Will MacAskill went on Rob Wiblin’s 80k hours podcast last week to talk about AI. Will MacAskill is a moral philosopher and Effective Altruist so this wasn’t a technical discussion of near-term capabilities but rather an far-ranging and abstract conversation about the implications that advanced AI has for economics, politics, and the safety of human civilization.
The podcast was four hours long so I will focus only on two points near the beginning that serve as so-called “intuition pumps” for the rest of the discussion.
A century of history crammed into a decade
First, there is the idea of the “accelerated decade” and the challenges this will pose to human institutions. Here’s MacAskill explaining what might happen after AIs begin to accelerate technological progress:
Will MacAskill: We’re thinking about 100 years of progress happening in less than 10. One way to get a sense of just how intense that would be is imagine if that had happened in the past. So imagine if in 1925 we’d gotten a century’s worth of tech progress in 10 years. We should think about all the things that happened between 1925 and 2025 — including satellites, biological and chemical weapons, the atomic bomb, the hydrogen bomb, the scale-up of those nuclear stockpiles. We should think about conceptual developments: game theory, social science, the modern scientific method; things like computers, the internet, AI itself.
But while technological progress runs ahead, other things will grow more slowly or perhaps not at all, creating a potentially dangerous asymmetry.
Will MacAskill: Human decision making and human institutions don’t speed up though. So just taking the case of nuclear weapons: in this accelerated timeline, there’s a three-month gap between the start of the Manhattan Project and the dropping of the nuclear bomb in Hiroshima. The Cuban Missile Crisis lasts a little over a day.
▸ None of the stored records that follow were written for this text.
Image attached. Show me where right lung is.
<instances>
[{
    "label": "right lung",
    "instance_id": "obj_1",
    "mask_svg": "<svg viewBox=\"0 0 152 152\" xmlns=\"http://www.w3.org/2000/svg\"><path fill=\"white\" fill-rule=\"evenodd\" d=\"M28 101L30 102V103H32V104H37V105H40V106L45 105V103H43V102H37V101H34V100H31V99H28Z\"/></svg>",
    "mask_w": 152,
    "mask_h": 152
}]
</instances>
There’s a close nuclear call every single year.
This clearly would pose an enormous challenge to institutions and human decision making.
Rob accepts MacAskill’s interpretation of this thought experiment without contest.
Rob Wiblin: I think this helps to bring out the intuition of, holy shit, there would be so much chaos, so much stuff going on, and we wouldn’t have the ability to process it or think about our decisions very well.
But the response to the fears implied by MacAskill’s thought experiment are right there in the premise. What would happen if the previous century of progress were compressed into a decade? Just look around you. We’ve been on this trend for thousands of years. The 20th century was a thousand years of progress or more compressed into century.

We've already increased through several orders of magnitude in how fast the world moves, how rapid economic growth is, how much economic activity each person is responsible for, and how much destructive power each person and government can wield.
If, as MacAskill claims, human decision making hasn’t sped up, we’ve somehow managed to avoid the “holy shit chaos” that Will and Rob predicted would result.
Maybe some particular theory of human psychology and economics can predict that the next speed-up will finally take us over the threshold of human understanding, but just bamboozling with big numbers doesn’t stand up to our already proven success through the even more bamboozling long-view of history.
Just as in the 20th century there will surely be risks, but even considering all of the mistakes and destruction that century wrought, we still came out far ahead.
This is a purely empiricist argument for why MacAskill’s intuition pump of seeing a 1-2 OOM increase in growth and wondering “how could we ever deal with such a thing!” doesn’t hold up to scrutiny. But more constructive arguments for how we actually manage a world economy that is thousands of times larger and faster than it was in the past are available and are useful for thinking about AI progress. Start with I, Pencil and Hayek (1945).
The Philosopher’s Fallacy
Later in the podcast MacAskill makes a similar argument in a more general form. Just as AI will exceed our capacity to organize the economy it also exceeds our capacity to plan the moral future.
Will MacAskill: You should really pause and reflect on the fact that many companies now are saying what we want to do is build AGI — AI that is as good as humans. OK, what does it look like? What does a good society look like when we have humans and we have trillions of AI beings going around that are functionally much more capable?
There’s obviously the loss of control challenge there, but there’s also just the like —
Rob Wiblin: Sam Altman, I’ve got a pen. Can you write down what’s your vision for a good future that looks like this?
Will MacAskill: What’s the vision like? How do we coexist in an ethical and morally respectable way? And it’s like there’s nothing.
Rob Wiblin: Deafening silence.
Will MacAskill: Careening towards this vision that is just a void, essentially. And it’s not like it’s trivial either. I am a moral philosopher: I have no clue what that good society looks like.
In some ways, I agree with MacAskill’s description here. We don’t have a clear vision of what the future will be like and how we’ll all get along within it. We don’t have a plan that Sam Altman could jot down on a piece of paper.
But this fact has no bearing on whether or not the future will be good because we don’t need moral philosophers to have a plan for things to go well.
Evidence for this claim again comes from history. No one had a clear-in-advance vision for how computers would change the world and how we might need to adapt to remain morally good. No one had such a vision for cars or steam engines or electricity. And yet we can all agree that the world nonetheless improved after their invention.
Rob and Will do get into more concrete discussions about morality and AI that don’t rely on this bad argument but they’d be better off dropping this intro.